Wilson Godett (11 August 1932 - 19 April 1995) was a politician and professional boxer from the island of Curaçao. Before politics, Godett was an elite Caribbean boxer who was known in the ring as "Papa Diamante Negro" (Papa Black Diamond). Godett was also a co-founder of the political party known as "Front Obrero y Liberacion 30 di Mei" (Workers Front and Liberation 30 May).

== Early life and career ==
Wilson grew up in the neighborhood of Otrobanda, an impoverished working-class neighborhood in Willemstad at the time. Due to the economic state of Godett's area, he had to drop out of school early and work to survive. Godett and his friends often swam across Anna Bay to use Venezuelan trading boats to trade for fruit and scavenge. Godett was a middleweight boxing contender, and fought under the name "Papa Diamante Negro" (Papa Black Diamond). During his boxing career which spanned from 1950-1962 he married Normma Merenciana. He became the Caribbean Champion in 1954, and captured Middleweight Championship of Curaçao in both 1955 and 1962. On January 29, 1954 Godett and his wife Normma had their oldest child named Mirna Louisa-Godett. Although he didn't fight competitively after his last title fight, he continued being a referee in professional boxing games across Curaçao, Aruba, and Jamaica into the 1990's.

_ _ _ _

_Problem_
Answer these questions about the passage on Wilson Godett:
1. Which political party did he co-found?
2. In which Willemstad neighborhood did he grow up?
3. In which years did he win the Middleweight Championship of Curaçao?

_ _ _ _

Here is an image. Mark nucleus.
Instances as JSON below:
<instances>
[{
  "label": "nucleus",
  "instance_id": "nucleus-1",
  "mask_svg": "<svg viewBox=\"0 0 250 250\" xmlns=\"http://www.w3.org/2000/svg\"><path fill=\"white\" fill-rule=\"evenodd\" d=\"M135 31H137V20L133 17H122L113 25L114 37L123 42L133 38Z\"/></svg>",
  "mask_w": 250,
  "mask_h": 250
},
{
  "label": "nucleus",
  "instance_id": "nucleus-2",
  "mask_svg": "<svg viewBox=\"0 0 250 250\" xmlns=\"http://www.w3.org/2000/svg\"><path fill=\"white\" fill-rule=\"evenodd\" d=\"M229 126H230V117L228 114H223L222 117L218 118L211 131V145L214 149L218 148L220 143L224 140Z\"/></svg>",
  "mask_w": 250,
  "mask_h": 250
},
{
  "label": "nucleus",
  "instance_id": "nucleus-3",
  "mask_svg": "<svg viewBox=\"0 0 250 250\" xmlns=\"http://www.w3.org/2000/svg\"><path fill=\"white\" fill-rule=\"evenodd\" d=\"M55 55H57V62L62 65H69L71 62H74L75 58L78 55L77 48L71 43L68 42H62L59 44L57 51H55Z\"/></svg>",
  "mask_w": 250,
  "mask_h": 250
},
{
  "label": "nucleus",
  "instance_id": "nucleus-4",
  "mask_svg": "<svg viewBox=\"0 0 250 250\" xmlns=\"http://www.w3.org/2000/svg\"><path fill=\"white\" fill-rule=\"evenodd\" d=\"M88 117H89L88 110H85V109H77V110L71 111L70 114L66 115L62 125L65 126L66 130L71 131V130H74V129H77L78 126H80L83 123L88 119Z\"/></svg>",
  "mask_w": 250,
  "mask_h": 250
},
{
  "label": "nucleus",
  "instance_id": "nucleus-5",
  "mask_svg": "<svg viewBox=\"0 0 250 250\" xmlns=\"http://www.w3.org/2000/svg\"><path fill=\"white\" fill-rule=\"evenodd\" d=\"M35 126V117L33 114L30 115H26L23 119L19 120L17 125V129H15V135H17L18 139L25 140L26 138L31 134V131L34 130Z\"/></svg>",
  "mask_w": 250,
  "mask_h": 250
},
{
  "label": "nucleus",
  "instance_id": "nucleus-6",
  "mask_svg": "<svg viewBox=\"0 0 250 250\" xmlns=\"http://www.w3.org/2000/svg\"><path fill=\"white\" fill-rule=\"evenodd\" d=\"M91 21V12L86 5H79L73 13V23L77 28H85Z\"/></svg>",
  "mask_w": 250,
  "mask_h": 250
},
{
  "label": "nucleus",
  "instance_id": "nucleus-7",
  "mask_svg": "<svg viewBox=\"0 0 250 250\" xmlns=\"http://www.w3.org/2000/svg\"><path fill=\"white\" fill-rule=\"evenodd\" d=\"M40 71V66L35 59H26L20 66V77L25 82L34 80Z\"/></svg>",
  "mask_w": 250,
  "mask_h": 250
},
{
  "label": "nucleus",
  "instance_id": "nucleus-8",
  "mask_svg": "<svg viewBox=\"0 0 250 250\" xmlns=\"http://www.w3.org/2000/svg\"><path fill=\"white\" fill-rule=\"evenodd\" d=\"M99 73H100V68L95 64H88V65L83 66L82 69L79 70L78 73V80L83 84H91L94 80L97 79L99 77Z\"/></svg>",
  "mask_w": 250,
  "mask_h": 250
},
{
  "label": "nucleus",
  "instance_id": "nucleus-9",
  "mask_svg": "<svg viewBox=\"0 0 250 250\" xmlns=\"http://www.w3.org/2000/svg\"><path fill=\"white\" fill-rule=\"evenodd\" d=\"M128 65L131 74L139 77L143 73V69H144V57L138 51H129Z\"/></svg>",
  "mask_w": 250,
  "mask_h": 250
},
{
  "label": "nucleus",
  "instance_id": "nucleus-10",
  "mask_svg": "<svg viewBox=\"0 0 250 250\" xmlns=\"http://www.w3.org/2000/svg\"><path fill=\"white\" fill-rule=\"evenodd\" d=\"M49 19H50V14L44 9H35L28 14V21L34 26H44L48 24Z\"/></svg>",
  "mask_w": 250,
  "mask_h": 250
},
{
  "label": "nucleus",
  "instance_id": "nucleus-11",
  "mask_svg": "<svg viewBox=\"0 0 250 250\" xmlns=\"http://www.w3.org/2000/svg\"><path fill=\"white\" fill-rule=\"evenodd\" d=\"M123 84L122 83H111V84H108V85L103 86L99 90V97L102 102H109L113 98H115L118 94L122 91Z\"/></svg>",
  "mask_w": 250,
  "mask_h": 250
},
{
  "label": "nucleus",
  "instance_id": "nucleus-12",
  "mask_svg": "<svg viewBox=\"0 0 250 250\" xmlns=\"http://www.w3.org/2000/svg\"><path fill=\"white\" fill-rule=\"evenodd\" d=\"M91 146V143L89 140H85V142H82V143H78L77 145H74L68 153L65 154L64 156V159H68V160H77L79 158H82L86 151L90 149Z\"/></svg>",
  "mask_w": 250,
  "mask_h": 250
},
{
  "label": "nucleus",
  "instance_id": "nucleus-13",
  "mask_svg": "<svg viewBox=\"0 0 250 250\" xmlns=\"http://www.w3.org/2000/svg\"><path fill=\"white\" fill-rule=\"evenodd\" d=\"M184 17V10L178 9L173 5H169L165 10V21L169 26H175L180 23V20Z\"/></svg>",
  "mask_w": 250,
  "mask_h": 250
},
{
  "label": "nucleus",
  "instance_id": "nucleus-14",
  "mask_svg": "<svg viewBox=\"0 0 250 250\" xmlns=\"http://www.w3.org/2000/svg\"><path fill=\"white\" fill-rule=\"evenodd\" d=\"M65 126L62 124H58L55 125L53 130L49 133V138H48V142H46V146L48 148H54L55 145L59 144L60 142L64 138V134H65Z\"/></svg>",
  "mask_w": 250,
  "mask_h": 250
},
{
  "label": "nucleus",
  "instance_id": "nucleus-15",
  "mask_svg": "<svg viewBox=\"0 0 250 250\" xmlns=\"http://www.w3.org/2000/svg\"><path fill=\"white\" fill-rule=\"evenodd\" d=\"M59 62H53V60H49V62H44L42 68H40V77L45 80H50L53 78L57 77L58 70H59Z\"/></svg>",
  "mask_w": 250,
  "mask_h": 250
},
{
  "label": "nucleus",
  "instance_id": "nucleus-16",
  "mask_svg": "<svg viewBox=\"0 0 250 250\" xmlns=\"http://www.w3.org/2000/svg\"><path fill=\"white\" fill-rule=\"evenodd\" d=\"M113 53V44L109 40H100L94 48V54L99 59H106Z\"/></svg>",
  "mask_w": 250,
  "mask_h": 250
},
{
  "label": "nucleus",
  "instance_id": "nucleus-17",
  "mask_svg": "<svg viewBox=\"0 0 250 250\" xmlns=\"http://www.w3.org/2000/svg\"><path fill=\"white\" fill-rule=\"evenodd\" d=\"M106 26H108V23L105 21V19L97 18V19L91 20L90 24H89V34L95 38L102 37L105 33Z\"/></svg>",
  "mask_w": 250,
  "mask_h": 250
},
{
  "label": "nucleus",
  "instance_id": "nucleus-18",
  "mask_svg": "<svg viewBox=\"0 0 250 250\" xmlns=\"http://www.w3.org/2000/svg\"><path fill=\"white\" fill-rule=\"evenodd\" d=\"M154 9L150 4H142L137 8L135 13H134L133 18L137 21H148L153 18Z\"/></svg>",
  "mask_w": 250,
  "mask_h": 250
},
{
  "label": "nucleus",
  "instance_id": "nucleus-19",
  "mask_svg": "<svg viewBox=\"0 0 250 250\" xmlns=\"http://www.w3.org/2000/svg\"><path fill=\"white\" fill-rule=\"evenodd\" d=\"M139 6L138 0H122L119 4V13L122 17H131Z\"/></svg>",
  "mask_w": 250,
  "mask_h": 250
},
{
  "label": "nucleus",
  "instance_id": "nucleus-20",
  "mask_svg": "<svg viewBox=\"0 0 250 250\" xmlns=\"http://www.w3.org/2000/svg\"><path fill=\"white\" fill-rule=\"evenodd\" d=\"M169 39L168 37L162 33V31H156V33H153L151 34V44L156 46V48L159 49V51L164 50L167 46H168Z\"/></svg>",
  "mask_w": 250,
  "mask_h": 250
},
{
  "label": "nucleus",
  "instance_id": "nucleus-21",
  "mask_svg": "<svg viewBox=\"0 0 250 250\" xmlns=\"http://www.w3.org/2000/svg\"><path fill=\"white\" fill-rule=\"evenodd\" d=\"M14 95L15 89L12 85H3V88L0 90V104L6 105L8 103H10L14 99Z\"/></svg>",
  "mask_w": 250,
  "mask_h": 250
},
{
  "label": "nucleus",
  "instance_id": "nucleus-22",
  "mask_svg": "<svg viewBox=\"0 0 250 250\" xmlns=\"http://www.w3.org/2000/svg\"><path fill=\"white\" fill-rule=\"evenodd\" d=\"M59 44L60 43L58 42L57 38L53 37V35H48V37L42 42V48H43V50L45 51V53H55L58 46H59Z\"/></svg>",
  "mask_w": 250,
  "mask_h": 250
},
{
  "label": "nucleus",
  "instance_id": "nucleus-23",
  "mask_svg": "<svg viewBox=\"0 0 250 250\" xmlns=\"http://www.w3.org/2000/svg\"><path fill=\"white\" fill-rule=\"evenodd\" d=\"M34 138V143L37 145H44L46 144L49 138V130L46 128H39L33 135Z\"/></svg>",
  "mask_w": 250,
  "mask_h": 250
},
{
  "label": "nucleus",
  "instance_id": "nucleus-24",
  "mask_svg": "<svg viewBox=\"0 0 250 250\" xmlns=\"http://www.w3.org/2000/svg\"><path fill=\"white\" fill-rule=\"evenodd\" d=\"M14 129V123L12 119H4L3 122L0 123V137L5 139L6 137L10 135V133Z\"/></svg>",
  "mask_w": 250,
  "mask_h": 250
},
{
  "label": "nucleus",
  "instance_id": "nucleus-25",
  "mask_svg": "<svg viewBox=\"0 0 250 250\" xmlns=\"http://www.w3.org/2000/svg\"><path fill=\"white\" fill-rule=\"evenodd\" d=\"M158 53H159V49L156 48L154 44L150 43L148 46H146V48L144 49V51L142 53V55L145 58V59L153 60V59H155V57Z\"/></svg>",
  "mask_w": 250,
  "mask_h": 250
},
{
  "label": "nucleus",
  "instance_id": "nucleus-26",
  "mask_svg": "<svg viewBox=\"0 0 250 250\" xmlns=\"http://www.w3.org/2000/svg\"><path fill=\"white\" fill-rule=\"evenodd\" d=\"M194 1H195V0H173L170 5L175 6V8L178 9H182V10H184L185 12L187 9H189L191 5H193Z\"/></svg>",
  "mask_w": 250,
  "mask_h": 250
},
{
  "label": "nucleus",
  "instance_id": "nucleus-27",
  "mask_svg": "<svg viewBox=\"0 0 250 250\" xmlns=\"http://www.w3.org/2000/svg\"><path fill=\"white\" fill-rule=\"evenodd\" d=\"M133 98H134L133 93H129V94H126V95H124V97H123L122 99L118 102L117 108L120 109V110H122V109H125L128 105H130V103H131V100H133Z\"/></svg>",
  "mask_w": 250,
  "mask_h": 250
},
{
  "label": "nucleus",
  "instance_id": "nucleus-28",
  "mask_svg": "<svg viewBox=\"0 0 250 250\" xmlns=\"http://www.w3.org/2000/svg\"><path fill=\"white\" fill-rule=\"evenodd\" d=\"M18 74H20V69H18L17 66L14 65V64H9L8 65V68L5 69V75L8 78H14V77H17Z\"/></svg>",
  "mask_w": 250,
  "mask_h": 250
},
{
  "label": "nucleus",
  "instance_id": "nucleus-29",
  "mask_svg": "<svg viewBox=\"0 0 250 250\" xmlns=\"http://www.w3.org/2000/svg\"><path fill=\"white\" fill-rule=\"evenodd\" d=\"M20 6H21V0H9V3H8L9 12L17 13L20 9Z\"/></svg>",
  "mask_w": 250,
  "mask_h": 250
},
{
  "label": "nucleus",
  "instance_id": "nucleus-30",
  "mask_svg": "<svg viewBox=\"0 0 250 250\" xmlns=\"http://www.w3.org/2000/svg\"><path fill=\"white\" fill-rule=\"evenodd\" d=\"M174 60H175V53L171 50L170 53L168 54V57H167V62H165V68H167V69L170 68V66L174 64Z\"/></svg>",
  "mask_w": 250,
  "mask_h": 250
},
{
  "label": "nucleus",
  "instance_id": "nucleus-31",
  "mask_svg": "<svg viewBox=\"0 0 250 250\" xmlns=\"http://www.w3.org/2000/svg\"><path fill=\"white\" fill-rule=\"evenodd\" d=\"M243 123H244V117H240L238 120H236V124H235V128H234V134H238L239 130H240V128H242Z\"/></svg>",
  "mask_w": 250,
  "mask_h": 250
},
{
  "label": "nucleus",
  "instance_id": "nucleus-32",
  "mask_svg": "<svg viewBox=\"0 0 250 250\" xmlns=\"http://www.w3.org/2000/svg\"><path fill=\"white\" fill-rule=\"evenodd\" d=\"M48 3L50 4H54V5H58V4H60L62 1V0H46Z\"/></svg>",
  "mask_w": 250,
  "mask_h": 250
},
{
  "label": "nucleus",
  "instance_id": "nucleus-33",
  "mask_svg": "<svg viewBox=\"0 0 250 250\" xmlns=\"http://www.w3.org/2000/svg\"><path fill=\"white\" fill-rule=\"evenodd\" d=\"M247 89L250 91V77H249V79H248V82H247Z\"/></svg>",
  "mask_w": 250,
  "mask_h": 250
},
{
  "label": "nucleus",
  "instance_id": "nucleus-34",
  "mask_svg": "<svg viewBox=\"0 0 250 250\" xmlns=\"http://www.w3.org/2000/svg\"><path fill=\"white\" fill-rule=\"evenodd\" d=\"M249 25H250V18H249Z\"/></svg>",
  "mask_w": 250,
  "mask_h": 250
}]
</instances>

_ _ _ _

_Output for this task_
1. Front Obrero y Liberacion 30 di Mei (Workers Front and Liberation 30 May)
2. Otrobanda
3. 1955 and 1962